President Anastasiades said that through the fiscal stability pact which will be the responsibility of the federal government, apart from securing the economic viability of the federal state, each state will have an obligation to secure its economic viability and no constituent state will be asked to pay off the economic obligations of the other.
He also said that there will be strict rules to ensure healthy competition and applying European rules of product certification and services, in an effort to protect the business and economic activities of the citizens.
President Anastasiades said that to achieve important convergences, Cyprus’ status as a member of the EU and the need to align fundamental elements of a solution with the acquis communautaire are of decisive significance. This, he said, was achieved with the active involvement (of the EU) at the negotiating table, which has made inevitable the implementation of human rights and the application of fundamental freedoms, noting that these are absolutely vested.

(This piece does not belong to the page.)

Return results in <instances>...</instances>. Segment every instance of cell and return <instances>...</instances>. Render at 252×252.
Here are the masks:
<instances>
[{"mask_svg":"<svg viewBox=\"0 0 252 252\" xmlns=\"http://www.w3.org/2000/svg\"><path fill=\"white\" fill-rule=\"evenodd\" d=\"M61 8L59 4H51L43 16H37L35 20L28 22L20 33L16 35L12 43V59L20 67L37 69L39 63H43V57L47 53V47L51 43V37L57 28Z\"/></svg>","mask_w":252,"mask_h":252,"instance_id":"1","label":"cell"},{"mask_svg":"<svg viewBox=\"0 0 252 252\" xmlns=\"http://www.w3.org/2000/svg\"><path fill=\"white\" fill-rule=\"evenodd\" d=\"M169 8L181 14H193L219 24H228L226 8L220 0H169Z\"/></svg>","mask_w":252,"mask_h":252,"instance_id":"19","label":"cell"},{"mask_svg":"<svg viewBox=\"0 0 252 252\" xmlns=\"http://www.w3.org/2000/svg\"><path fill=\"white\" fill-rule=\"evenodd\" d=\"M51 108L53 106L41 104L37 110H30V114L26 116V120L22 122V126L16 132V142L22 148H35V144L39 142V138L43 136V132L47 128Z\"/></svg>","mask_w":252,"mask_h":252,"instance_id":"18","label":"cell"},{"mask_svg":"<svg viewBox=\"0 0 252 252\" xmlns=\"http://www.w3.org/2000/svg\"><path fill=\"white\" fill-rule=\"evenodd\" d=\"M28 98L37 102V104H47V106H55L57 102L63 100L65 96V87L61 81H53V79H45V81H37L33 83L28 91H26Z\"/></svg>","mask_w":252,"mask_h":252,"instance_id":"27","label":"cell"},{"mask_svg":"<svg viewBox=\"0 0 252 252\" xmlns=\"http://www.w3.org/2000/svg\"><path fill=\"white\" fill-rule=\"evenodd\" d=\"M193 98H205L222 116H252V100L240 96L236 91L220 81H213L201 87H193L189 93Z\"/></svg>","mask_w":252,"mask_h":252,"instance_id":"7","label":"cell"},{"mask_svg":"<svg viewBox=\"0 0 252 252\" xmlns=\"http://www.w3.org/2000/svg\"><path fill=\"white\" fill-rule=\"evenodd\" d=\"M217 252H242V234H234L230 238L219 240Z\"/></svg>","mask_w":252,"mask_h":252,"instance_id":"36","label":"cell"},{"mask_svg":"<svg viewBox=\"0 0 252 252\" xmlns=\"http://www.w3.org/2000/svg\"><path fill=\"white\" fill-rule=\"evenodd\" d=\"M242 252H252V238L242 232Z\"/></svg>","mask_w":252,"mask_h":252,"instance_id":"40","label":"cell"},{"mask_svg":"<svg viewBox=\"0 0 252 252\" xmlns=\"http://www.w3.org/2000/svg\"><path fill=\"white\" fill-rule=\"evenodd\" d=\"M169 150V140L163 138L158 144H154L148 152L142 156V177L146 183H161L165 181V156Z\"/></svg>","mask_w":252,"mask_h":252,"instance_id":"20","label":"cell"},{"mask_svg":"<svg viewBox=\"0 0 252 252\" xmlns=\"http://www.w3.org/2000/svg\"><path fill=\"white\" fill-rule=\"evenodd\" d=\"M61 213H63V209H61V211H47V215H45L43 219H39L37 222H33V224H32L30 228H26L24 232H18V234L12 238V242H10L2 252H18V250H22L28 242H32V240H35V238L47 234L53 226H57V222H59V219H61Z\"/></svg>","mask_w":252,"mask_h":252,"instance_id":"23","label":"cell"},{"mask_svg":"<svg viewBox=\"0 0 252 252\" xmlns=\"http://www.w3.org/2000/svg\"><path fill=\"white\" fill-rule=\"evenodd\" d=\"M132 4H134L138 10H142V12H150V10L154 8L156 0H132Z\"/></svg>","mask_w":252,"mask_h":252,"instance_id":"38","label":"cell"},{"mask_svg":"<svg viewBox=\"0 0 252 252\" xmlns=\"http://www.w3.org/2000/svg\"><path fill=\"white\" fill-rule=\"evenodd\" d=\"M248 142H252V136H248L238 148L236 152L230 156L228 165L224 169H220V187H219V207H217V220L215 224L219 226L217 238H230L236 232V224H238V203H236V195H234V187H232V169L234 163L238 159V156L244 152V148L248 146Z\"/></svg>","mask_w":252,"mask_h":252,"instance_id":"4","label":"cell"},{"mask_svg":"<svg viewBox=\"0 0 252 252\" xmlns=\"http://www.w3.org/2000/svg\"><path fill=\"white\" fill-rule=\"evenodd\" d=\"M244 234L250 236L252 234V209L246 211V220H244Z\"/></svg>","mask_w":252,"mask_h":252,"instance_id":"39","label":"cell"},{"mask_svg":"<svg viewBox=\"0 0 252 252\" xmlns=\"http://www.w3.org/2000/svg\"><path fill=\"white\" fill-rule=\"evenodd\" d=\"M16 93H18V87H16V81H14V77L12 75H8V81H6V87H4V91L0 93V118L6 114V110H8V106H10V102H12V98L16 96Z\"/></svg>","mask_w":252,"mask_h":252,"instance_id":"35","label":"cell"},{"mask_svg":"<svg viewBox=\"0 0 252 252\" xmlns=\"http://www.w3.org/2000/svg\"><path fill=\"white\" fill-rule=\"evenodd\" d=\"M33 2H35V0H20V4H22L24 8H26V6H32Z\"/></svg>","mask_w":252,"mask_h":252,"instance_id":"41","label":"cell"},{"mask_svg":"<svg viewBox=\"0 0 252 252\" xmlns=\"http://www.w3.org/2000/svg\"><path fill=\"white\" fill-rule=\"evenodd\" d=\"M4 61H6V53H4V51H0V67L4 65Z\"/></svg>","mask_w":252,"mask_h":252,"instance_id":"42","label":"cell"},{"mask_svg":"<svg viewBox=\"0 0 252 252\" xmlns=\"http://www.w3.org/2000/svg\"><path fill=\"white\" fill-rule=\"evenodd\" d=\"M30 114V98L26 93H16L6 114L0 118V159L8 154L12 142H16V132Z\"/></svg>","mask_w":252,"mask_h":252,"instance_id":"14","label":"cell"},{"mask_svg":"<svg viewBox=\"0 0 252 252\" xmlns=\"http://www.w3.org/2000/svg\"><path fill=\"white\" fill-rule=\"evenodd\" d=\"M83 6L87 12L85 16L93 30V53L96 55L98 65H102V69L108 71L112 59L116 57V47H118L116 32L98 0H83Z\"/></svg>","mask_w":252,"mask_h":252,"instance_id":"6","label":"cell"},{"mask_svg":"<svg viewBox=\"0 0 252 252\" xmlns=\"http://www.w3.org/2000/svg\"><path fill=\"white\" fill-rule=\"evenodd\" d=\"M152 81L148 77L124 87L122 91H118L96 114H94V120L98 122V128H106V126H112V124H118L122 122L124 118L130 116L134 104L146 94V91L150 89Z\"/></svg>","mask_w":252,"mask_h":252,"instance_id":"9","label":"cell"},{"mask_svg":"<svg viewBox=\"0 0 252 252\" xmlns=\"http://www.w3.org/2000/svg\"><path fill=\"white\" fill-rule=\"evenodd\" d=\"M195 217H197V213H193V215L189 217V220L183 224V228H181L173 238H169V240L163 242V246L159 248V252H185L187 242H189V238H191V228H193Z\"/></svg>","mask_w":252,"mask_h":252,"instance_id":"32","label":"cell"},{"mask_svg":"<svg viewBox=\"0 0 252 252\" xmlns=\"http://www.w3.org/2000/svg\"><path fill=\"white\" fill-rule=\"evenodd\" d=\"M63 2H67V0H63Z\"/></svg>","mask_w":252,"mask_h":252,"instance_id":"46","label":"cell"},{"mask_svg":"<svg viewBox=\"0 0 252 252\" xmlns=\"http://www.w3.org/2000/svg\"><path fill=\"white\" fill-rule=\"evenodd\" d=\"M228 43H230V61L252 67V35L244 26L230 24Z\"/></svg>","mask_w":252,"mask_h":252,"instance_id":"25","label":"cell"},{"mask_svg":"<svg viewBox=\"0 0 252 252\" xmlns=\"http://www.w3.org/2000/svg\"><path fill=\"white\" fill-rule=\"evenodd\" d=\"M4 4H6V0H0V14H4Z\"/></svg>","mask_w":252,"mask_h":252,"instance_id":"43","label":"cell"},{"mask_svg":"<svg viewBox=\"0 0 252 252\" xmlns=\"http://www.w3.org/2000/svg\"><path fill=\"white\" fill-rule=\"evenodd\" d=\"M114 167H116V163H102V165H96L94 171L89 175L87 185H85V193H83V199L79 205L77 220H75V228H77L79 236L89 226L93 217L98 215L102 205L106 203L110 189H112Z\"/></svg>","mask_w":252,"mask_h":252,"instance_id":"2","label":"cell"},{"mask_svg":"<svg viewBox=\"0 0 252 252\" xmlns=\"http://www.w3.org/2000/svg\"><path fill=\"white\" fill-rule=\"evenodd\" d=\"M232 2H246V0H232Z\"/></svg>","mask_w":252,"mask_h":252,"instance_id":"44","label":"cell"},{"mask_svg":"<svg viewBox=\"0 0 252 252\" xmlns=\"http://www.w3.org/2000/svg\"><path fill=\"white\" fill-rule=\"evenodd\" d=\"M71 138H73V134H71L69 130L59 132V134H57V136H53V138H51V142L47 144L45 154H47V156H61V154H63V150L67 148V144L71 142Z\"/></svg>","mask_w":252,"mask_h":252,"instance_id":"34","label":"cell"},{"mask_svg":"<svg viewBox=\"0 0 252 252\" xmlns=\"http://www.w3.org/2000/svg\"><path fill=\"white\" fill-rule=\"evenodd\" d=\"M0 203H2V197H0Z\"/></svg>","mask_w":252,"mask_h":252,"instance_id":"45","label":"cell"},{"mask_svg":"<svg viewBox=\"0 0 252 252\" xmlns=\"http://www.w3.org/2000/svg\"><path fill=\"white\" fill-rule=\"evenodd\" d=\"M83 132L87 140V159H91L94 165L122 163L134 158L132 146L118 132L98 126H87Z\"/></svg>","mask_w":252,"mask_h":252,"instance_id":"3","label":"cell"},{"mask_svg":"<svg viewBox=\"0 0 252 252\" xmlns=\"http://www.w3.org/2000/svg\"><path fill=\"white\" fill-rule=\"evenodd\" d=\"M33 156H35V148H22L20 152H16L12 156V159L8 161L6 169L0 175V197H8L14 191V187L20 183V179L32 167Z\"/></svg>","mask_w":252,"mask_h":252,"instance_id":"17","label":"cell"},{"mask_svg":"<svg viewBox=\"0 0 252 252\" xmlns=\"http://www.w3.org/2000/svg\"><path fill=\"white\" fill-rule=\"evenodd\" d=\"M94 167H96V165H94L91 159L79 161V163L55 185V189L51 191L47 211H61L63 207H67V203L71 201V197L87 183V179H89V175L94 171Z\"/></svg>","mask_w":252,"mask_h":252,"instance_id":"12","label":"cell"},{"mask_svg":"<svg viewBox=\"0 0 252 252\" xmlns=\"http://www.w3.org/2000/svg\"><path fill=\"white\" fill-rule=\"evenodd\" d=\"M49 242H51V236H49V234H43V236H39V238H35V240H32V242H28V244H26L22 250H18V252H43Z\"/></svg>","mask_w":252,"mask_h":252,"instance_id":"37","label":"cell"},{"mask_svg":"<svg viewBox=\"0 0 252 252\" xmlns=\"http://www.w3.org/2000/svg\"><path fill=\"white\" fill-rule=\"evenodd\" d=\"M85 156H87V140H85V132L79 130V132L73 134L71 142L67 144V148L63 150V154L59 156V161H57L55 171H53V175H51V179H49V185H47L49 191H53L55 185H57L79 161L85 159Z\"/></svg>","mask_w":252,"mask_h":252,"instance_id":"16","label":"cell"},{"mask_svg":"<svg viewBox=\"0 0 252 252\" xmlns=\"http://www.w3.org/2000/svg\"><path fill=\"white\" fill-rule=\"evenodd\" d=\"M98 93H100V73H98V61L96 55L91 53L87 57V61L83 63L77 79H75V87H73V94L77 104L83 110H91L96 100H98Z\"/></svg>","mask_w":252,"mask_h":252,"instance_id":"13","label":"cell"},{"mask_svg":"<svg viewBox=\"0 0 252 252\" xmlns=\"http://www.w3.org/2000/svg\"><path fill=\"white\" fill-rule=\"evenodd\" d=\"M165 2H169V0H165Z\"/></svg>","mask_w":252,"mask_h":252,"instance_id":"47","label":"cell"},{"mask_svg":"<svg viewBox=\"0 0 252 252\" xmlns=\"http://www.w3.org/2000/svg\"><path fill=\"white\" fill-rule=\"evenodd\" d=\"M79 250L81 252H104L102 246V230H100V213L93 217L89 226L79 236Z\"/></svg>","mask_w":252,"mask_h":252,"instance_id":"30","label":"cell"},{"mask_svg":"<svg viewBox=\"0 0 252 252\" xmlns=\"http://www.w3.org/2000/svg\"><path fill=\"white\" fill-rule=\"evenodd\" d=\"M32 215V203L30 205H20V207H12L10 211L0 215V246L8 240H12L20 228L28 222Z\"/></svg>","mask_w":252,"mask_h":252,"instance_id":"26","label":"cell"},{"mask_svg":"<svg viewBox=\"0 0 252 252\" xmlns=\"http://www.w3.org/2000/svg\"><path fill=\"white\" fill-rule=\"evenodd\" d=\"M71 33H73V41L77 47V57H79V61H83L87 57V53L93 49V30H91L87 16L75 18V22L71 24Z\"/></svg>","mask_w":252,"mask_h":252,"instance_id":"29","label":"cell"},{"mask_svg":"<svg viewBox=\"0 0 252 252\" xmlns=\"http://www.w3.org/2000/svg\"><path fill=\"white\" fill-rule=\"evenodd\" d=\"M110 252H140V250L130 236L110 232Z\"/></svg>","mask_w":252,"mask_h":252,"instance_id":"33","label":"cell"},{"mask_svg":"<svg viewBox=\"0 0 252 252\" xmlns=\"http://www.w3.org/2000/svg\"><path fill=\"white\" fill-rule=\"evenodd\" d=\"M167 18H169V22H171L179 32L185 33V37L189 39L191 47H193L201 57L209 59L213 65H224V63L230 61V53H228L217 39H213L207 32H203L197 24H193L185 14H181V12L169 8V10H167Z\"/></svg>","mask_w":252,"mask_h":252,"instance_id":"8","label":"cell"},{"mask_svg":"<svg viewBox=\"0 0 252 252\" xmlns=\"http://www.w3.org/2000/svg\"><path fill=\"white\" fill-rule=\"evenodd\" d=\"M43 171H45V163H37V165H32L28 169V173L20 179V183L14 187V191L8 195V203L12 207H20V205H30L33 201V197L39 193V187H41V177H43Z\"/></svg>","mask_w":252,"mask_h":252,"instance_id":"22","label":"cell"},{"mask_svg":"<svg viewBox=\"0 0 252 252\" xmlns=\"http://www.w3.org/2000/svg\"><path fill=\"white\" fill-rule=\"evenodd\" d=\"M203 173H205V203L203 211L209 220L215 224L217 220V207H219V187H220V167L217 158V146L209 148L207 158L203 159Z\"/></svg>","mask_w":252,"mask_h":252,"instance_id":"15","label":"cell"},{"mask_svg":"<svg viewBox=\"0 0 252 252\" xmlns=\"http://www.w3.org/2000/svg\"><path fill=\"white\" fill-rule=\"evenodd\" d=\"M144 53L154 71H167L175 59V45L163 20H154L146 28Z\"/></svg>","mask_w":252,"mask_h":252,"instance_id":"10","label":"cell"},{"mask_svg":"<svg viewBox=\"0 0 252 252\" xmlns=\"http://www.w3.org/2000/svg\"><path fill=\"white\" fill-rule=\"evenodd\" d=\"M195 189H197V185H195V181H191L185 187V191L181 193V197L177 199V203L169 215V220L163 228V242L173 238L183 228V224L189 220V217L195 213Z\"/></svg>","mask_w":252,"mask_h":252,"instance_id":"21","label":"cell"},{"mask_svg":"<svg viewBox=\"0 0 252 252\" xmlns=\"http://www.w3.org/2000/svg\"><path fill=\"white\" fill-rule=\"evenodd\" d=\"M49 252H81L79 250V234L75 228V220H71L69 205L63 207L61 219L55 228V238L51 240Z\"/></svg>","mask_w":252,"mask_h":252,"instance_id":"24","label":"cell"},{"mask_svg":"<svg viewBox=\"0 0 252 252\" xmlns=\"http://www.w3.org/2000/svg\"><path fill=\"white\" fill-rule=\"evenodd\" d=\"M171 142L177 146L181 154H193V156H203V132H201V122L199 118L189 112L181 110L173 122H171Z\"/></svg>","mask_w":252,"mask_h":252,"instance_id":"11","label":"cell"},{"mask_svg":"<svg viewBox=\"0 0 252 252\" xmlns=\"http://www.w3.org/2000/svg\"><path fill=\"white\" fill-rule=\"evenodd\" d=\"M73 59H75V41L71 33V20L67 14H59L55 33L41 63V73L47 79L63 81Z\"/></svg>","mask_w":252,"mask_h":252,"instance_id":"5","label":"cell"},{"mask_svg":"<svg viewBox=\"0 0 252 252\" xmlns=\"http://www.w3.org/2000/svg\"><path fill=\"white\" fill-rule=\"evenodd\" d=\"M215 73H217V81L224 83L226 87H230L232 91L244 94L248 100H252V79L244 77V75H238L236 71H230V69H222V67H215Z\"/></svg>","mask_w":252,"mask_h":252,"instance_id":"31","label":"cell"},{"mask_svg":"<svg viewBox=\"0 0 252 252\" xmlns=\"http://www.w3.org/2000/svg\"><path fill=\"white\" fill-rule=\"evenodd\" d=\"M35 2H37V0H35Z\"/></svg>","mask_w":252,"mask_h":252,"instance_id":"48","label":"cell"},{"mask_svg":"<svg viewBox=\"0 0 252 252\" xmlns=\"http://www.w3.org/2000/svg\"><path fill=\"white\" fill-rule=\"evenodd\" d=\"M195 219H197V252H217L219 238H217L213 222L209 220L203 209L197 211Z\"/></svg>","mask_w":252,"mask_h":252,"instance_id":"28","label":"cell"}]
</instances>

Every citizen, the President said, in the framework of a solution, will be able to move freely throughout the whole of Cyprus, without any restriction and will have the right of settlement, the right to buy property, exercise a profession and engage in business activities.
The President also said that the electoral rights of those who enjoy the above rights will be secured even if they come from the other constituent state.
Another political convergence, he said, which has been achieved relates to the most serious concern of Cypriot Hellenism, that of changing the demographic composition of the population of Cyprus. The demographic character/nature of the island from day one of a solution will reflect, with a slight divergence, the demographic composition of the Republic of Cyprus of 1960, he explained.
What is more important, he said, is that this arrangement secures not only the present but also the future because for a Turkish national to acquire Cypriot citizenship, it is required that the same citizenship will have to be given to four Greeks.
President Anastasiades said that without hiding that important disagreements remain on the property issue, he cannot disregard the progress that has been achieved with the recognition of the right of ownership through certain procedures and remedies such as resettlement, partial restitution, alternate restitution, property exchange and compensation.
This right, he explained, is further secured with the right of the owner to resort to the European Court of Human Rights if he/she is not satisfied.
Cyprus has been divided since 1974, when Turkey invaded and occupied its northern third. The leaders of the two communities in Cyprus, namely President of the Republic of Cyprus Nicos Anastasiades and Turkish Cypriot leader Mustafa Akinci, are currently engaged in UN-led negotiations to reunify the island under a federal roof.